- Actions to take
**A)** According to the ohr page, what does ohr wrap Apple's on-device SpeechAnalyzer in?
**B)** Update the ohr page by rewriting everything from "No API keys." down to "no network calls." with "subscriptions" changed to "accounts".

- Source passage
>>>
Skip to content

Arthur-Ficial/ohr

Repository files navigation

ohr

Version 0.1.3 Swift 6.3+ macOS 26+ No Xcode Required License: MIT 100% On-Device

On-device speech-to-text on your Mac. Transcribe audio files, generate subtitles, stream from the microphone — all locally, no cloud.

No API keys. No network. No subscriptions. The speech recognition is already on your computer — ohr lets you use it.

What is this

Every Mac with Apple Silicon has a built-in speech recognizer — Apple's on-device SpeechAnalyzer, shipped as part of the Speech framework (macOS 26+). ohr wraps it in a CLI and an OpenAI-compatible HTTP server — so you can actually use it. All inference runs on-device, no network calls.
<<<
- Record extracts
>>>
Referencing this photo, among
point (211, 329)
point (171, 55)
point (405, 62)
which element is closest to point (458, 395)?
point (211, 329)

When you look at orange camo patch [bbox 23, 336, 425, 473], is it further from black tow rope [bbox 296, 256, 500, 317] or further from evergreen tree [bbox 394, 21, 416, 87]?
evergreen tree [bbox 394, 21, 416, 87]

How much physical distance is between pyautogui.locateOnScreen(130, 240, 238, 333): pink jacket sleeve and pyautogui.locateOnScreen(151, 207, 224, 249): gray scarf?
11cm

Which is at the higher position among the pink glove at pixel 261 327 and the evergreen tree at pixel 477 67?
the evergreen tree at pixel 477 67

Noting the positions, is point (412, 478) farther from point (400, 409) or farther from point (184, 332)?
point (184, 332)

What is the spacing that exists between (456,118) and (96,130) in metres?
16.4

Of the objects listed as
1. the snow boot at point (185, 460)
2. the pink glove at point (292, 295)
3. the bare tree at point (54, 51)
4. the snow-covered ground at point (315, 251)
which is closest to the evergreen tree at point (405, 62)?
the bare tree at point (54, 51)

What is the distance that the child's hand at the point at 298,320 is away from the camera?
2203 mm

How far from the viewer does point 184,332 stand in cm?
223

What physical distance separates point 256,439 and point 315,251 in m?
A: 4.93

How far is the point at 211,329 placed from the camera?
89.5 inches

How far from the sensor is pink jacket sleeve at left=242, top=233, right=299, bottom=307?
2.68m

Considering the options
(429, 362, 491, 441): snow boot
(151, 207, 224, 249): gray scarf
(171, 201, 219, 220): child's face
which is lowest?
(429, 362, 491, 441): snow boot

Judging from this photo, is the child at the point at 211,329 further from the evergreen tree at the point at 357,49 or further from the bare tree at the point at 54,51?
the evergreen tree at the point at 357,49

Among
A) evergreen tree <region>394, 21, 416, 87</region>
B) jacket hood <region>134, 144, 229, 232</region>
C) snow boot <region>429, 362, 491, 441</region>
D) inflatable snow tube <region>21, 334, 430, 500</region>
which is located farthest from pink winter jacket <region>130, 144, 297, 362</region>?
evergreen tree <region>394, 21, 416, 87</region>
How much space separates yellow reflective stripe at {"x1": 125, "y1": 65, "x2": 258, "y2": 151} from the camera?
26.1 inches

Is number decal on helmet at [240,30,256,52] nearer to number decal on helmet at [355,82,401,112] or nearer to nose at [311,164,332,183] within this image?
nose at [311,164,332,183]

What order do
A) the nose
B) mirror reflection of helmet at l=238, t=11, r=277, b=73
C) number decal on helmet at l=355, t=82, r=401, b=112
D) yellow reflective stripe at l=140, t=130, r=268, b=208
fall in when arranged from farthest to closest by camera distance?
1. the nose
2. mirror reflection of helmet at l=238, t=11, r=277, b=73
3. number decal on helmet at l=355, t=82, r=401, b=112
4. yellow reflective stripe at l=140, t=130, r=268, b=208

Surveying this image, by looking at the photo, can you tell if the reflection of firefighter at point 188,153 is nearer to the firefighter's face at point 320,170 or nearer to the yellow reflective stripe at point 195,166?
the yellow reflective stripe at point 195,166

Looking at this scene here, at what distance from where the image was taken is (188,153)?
<<<
- Expected responses
**A)** A CLI and an OpenAI-compatible HTTP server.

**B)**
No API keys. No network. No accounts. The speech recognition is already on your computer — ohr lets you use it.

What is this

Every Mac with Apple Silicon has a built-in speech recognizer — Apple's on-device SpeechAnalyzer, shipped as part of the Speech framework (macOS 26+). ohr wraps it in a CLI and an OpenAI-compatible HTTP server — so you can actually use it. All inference runs on-device, no network calls.